Cléante et ces dames. Photo extraite du programme.

« Quoi de neuf ? Molière !», comme disait Sacha Guitry en jetant un regard désabusé sur la scène théâtrale de son temps. Variante, « Victor Hugo, hélas …», soufflait Gide devant l’absence de renouveau poétique en France, en dépit de toutes les avant-gardes. Le malade imaginaire joué comme au bon temps du roi Louis, au Phénix de Valenciennes. C’était les 1° et 2 juin. Une curiosité, mais aussi un spectacle remarquable dont on s’est senti obligé de rendre compte ici. On parle si peu de théâtre dans ce blog. C’était l’occasion.

C’est un spectacle magistral auquel on est conviés. Le malade imaginaire de Molière tel qu’il se jouait à son époque, avec toute une recherche historique sur les textes, les costumes, les décors, les ballets et la musique.

Car cette pièce est un morceau d’art total où, en plus du théâtre bien sûr en premier lieu, on a la danse, la musique, le chant et aussi l’architecture à travers de somptueux décors. On doit à une équipe d’universitaires et à des hommes de théâtre d’avoir mené à bien cette étrange entreprise. Citons pour mémoire Mickaël Bouffard et Antoine Fontaine pour la mise en scène et la scénographie ou Georges Forestier pour la direction scientifique. Quand l’histoire et la science se mettent au service de l’art scénique (et vieille dentelle, je sais, elle est facile).

Il faut entendre les chercheurs introduire le propos et décrire sommairement leur long travail (il dure depuis 5 ans!) pour constituer et s’approprier tout un matériel (jusqu’aux factures) leur permettant de retrouver les faits et les éléments constitutifs du spectacle de l’époque, en même temps que de faire revivre le langage d’antan.

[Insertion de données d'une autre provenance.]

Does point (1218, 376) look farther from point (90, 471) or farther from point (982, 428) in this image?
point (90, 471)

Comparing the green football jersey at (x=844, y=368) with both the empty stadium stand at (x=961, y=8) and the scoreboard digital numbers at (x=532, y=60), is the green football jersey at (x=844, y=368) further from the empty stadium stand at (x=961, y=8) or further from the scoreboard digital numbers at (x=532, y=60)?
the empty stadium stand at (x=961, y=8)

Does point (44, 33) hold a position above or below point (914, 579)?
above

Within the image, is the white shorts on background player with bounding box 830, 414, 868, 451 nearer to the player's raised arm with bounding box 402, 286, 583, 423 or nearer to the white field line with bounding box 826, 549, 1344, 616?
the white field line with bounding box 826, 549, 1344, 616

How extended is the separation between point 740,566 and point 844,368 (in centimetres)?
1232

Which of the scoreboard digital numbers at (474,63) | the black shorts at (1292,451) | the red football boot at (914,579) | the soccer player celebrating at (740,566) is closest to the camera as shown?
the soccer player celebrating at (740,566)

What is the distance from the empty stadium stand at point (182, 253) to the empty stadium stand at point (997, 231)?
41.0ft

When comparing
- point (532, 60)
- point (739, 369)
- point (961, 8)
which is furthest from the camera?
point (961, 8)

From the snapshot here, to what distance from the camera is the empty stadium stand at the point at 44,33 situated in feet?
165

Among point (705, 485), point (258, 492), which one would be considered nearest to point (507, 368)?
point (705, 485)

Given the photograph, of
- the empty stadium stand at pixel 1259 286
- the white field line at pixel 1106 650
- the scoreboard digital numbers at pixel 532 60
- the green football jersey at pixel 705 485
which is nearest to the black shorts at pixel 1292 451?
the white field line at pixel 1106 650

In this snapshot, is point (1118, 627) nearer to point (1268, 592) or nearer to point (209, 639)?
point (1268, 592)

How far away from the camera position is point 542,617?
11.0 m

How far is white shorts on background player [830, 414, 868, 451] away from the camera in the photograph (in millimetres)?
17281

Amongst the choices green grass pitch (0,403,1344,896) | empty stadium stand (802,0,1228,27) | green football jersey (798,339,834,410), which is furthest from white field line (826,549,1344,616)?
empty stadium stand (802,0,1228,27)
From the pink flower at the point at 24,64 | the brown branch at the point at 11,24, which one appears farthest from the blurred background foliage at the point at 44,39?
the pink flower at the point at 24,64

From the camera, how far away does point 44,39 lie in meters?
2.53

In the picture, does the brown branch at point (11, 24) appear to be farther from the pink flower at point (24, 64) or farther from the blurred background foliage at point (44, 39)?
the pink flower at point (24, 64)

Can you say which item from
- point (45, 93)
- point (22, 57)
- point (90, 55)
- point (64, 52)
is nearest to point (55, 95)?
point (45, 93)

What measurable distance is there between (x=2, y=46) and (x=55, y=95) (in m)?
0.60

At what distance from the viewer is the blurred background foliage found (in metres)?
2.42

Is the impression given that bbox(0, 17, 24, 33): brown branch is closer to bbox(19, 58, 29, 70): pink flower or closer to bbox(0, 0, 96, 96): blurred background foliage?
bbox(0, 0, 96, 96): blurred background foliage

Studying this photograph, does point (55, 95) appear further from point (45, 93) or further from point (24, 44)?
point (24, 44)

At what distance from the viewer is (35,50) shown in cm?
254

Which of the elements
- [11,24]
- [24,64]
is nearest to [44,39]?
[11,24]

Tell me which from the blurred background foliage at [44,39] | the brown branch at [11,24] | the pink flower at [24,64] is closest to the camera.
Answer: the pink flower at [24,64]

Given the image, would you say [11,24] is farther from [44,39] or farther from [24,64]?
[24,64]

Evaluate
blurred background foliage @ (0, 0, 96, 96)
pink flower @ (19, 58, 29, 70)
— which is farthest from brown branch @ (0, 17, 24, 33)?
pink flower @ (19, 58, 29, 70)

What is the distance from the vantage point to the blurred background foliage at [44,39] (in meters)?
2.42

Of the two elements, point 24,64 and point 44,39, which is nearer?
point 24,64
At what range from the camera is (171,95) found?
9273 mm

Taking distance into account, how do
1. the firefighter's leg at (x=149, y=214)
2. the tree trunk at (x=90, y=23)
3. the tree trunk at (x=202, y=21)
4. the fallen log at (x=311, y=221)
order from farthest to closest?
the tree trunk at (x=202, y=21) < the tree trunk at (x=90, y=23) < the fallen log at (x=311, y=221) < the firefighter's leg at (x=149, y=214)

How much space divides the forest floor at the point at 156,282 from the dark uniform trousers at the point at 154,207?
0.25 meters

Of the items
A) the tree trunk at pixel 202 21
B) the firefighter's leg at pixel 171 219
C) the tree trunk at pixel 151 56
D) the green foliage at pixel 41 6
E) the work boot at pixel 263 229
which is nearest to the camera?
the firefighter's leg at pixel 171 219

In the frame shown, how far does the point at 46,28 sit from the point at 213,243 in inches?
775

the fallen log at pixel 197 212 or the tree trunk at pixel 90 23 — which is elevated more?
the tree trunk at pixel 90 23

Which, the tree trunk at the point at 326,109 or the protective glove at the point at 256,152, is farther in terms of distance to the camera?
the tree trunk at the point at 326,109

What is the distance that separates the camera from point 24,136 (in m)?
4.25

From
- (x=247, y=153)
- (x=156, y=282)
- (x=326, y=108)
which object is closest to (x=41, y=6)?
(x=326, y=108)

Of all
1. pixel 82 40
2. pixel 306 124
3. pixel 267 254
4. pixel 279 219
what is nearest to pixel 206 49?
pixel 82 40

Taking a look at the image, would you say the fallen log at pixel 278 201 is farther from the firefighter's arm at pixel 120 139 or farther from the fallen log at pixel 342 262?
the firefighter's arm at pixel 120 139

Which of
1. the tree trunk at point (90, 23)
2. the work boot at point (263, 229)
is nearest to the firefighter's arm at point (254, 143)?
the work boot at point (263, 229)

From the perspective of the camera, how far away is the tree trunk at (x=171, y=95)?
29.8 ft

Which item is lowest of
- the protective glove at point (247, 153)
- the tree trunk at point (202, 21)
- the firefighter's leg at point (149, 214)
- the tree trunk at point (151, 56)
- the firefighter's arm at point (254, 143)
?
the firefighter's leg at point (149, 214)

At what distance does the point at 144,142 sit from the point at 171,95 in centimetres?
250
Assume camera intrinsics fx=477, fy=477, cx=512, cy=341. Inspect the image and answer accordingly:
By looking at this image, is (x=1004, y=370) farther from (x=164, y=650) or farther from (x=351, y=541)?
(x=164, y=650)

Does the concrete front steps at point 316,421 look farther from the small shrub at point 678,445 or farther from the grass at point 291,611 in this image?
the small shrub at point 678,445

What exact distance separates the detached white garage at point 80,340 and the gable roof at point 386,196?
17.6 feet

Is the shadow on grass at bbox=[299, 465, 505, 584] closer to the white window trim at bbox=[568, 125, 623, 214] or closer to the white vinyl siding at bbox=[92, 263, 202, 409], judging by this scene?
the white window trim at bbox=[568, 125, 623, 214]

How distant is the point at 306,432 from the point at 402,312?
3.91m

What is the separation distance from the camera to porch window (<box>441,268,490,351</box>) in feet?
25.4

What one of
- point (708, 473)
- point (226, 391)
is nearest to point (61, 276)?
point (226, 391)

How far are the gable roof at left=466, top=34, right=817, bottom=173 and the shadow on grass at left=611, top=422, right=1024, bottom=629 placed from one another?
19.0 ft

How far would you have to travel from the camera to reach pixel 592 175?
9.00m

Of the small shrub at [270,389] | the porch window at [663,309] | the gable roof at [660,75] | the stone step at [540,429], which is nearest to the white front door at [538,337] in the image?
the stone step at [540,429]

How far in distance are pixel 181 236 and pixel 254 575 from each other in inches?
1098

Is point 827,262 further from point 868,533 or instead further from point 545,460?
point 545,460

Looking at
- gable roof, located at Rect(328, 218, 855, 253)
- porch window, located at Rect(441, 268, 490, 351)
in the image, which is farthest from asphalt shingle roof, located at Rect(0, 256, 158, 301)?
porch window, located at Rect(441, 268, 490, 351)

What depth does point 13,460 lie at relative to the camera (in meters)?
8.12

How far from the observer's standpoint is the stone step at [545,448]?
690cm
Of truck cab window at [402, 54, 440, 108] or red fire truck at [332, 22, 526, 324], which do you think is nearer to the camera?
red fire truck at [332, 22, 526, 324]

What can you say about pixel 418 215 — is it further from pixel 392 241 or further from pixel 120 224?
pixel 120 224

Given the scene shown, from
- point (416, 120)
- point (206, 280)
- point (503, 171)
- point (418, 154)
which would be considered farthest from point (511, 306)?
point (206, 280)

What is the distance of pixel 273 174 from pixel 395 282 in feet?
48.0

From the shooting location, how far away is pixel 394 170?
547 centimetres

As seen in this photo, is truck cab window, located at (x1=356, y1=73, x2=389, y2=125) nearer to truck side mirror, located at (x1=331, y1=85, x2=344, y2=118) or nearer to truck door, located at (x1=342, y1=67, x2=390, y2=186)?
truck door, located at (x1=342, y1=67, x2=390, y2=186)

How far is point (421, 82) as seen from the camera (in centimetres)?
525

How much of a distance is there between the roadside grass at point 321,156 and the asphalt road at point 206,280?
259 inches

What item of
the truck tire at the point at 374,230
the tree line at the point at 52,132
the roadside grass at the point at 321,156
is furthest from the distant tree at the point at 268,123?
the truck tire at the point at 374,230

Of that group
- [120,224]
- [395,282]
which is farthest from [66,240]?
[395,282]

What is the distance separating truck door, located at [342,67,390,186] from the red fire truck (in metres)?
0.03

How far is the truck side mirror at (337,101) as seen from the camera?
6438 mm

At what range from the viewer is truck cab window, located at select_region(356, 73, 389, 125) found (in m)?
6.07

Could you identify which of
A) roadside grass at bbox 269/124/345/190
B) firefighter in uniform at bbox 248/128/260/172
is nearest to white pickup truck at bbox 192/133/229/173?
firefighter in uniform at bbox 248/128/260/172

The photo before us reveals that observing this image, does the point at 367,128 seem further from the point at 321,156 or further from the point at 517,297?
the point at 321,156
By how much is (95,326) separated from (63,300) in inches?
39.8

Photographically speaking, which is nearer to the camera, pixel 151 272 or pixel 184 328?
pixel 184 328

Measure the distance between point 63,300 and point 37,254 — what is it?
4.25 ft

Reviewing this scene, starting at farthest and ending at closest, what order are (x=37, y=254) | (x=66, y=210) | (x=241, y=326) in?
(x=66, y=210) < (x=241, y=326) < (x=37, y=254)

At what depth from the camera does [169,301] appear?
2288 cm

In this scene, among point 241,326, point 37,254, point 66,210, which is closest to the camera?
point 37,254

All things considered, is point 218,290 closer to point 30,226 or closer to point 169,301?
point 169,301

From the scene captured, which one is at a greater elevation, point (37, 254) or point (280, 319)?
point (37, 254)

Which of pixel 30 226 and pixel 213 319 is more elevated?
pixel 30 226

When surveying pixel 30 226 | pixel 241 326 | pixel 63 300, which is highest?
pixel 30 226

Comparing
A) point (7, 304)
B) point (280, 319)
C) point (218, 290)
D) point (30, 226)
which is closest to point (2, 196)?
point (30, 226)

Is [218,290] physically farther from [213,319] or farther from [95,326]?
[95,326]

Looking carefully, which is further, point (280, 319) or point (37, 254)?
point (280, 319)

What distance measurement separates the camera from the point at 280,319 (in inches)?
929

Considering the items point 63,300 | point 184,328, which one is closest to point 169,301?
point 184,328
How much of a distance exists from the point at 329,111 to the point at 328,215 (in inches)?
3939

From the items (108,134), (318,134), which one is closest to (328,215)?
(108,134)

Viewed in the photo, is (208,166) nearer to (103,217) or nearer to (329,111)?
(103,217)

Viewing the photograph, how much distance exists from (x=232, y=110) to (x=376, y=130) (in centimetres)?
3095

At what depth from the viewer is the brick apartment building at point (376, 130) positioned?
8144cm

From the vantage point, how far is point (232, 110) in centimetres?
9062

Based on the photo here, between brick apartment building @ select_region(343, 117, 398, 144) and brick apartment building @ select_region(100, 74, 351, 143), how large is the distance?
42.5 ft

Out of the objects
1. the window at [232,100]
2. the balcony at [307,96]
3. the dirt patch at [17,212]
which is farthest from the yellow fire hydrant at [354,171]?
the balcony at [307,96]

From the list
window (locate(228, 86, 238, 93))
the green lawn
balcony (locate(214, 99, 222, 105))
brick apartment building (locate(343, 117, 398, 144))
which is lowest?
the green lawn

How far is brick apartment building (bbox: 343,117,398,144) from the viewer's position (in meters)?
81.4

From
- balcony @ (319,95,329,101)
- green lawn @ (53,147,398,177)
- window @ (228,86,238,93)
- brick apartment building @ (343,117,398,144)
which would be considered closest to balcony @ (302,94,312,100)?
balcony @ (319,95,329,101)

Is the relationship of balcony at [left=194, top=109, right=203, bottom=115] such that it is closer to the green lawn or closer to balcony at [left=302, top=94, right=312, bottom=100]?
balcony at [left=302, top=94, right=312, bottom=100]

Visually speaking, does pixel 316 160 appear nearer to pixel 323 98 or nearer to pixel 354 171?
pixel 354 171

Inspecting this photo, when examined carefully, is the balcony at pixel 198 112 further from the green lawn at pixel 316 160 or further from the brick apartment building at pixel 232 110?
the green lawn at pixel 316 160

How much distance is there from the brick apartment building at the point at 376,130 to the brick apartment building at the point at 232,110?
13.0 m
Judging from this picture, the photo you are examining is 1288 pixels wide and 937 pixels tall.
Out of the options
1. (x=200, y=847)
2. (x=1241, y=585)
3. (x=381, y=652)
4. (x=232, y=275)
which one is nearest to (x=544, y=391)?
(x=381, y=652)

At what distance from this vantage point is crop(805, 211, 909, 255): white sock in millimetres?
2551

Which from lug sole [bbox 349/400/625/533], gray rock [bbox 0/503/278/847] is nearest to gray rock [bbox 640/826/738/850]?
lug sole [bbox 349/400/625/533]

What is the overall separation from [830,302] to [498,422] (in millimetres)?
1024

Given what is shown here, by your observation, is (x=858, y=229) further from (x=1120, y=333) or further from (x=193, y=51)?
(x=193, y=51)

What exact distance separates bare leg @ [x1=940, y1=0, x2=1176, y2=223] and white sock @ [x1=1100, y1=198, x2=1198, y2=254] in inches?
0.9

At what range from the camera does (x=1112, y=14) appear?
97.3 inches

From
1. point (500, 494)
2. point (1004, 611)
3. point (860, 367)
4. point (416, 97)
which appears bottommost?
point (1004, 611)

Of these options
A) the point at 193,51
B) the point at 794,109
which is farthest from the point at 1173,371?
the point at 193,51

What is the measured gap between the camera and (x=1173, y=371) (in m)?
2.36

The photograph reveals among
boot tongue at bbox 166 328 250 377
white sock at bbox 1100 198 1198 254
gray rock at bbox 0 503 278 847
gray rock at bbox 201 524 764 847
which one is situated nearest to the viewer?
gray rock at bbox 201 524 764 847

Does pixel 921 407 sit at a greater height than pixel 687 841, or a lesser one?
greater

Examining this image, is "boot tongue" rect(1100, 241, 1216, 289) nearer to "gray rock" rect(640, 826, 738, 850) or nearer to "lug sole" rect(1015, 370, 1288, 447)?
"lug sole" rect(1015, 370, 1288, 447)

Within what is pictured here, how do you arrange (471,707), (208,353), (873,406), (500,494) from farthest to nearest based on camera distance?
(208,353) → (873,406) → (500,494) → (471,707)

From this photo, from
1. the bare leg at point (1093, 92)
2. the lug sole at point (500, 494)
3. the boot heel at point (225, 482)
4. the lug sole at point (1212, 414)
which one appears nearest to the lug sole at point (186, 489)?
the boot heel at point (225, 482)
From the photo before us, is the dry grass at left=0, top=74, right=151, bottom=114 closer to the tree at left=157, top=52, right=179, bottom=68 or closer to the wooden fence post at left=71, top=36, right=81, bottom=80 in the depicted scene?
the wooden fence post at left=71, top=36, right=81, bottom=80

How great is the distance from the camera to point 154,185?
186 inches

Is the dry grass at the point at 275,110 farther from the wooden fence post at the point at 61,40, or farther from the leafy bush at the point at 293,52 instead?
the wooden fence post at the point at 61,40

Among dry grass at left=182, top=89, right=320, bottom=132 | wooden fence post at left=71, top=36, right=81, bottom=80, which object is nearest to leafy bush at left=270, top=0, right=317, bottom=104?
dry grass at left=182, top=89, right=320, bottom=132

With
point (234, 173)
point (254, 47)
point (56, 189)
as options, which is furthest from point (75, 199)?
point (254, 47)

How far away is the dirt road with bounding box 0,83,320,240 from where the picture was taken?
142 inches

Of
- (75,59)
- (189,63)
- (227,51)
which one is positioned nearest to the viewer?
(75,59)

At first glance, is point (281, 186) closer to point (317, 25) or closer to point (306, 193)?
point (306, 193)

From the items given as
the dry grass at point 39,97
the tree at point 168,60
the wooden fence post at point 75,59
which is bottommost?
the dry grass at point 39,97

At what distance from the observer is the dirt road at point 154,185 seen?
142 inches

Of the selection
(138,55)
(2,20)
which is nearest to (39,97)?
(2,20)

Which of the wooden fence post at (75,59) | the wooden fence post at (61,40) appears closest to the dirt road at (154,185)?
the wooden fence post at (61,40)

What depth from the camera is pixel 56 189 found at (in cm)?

On est déconcertés à première vue devant ce spectacle, quand Argan récapitule ses dépenses chez l’apothicaire Monsieur Purgon (de purger évidemment). C’est un mélange d’ancien français et de patois picard avec un zeste de latin, le tout parlé avec un accent paysan chantant. Pas facile de prime abord de s’y retrouver, mais on s’y fait vite et on se laisse charmer par la musique du langage, ces phrases longues et chantantes qui déconcerteraient n’importe quel individu de notre époque.

Car l’époque était au beau langage, fleuri, orné et décoré. Un langage qui n’était pas utilitaire et précis comme aujourd’hui, mais qui se permettait des périodes et cherchait l’éloquence, quitte à friser le galimatias et l’ampoulé. Il est vrai que certaines phrases peuvent paraître amphigouriques et pompeuses, mais tout cela renvoie à une expression orale maîtrisée où on s’encombrait encore de fioritures et d’embellissements.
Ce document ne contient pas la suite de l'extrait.